Não é suficiente pensar em praguejar e blasfemar, como no uso atual desses termos. A palavra é um dos principais poderes na superstição pagã, e a mais potente forma de palavra mágica é o nome mágico.
Cria-se que mediante a pronúncia do nome de alguma entidade sobrenatural, essa podia ser compelida a fazer de acordo com as ordens de quem está fazendo uso da magia. O mandamento aplica a desaprovação divina de tais práticas especificamente com o nome “Yahweh”.

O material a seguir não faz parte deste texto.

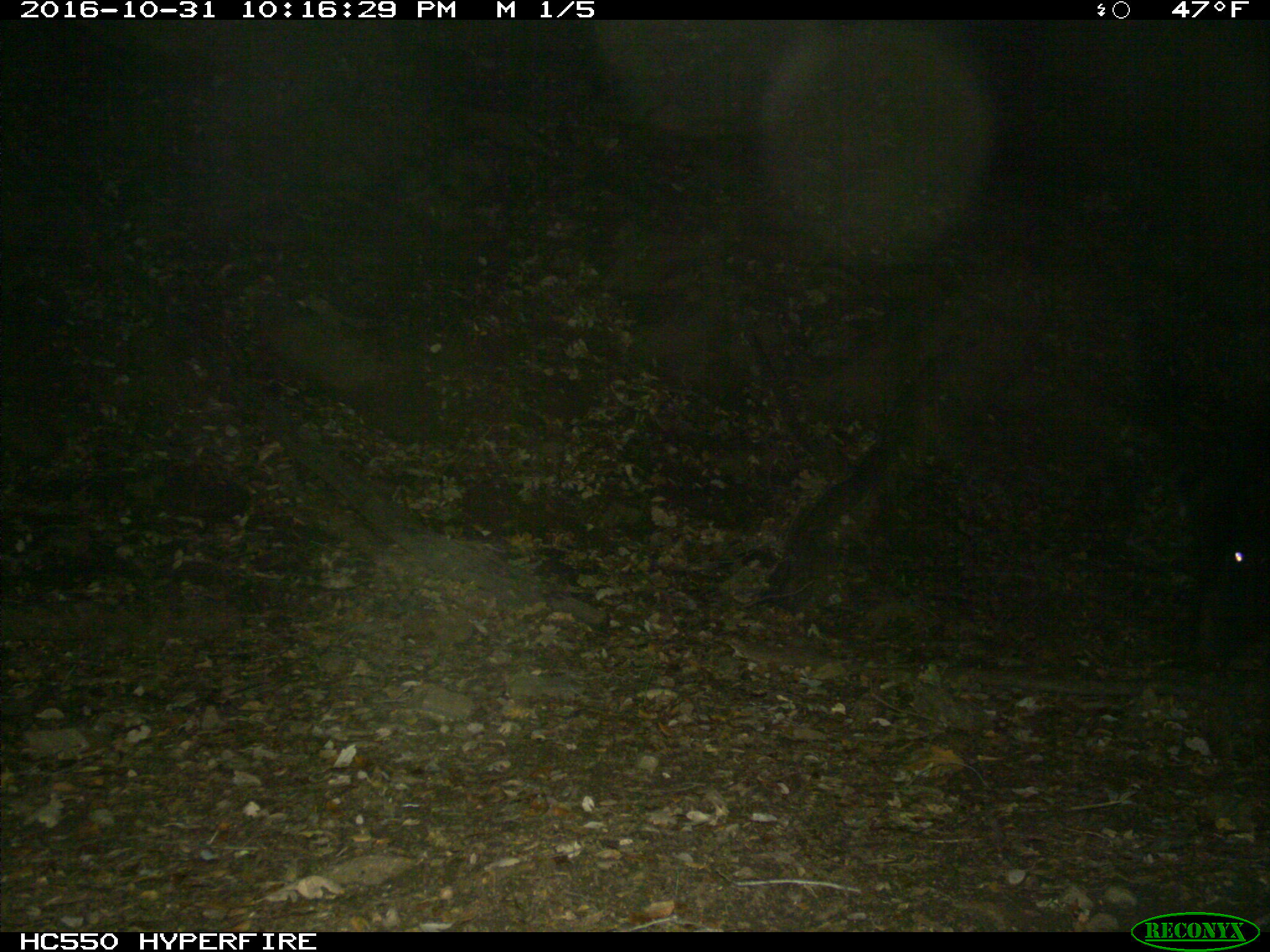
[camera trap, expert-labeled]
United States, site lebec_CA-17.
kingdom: Animalia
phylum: Chordata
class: Mammalia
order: Artiodactyla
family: Suidae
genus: Sus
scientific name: Sus scrofa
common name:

“Tomar” significa pronunciar. “Em vão” literalmente lê-se “para vaidade”. Vaidade é um termo bem complexo no qual as ideias do irreal, do enganoso, do decepcionante e do pecaminoso se misturam. Ela designa um largo ramo do paganismo, que também deve ter tido espaço no passado de Israel, e deve ter continuamente ameaçado usurpar a verdadeira religião. O uso do nome Yahweh para tal propósito era particularmente perigoso, porque parecia conceder a proteção da legitimidade.
Apesar de os modos antigo e moderno darem a impressão de, nessa questão, estarem a uma grande distância um do outro, contudo o que chamamos de praguejar e blasfemar não é essencialmente diferente desse antigo nome mágico, e, consequentemente, está sob a condenação do terceiro mandamento. Devemos nos lembrar de que, originalmente, o hábito de praguejar servia para um propósito bem mais realista do que atualmente. Perceba, aqui, a relação da magia e as palavras.
Se isso se tornou menos convencional, e, portanto, como alguns dissimulam, inocente, é em grande parte porque o homem moderno manteve muito pouco de religião, que faz que ele sinta que praguejar não possa ser, no fundo, religiosamente ofensivo. Em épocas não muito distantes, o emprego de nomes sobrenaturais com o propósito de maldição e objurgação tinha uma intenção bem realista.
Os nomes serviam para invocar os poderes sobrenaturais para prejudicar o inimigo ou para, miraculosamente, afirmar a verdade de uma declaração. O ato de praguejar é um remanescente de tais práticas. E, mesmo quando o que faz isso diz que não relaciona nenhum significado real a suas fórmulas, ainda assim permanece sempre, mesmo no uso mais impensado delas, mais ou menos o sentimento de que não importa muito se o nome do deus, que talvez não é acreditado mais, possa ser usado a serviço do homem no assunto mais corriqueiro. Essa pode ser uma pálida sombra do nome mágico; mas, em princípio, ela não é diferente da realidade.
O núcleo do pecado não reside exclusivamente em sua suposta eficácia, mas no desrespeito por Deus que está implícito. Ela é, como toda magia, o oposto da verdadeira religião. Daí a condenação enfática: “Yahweh não terá por inocente aquele que pronuncia seu nome por vaidade”.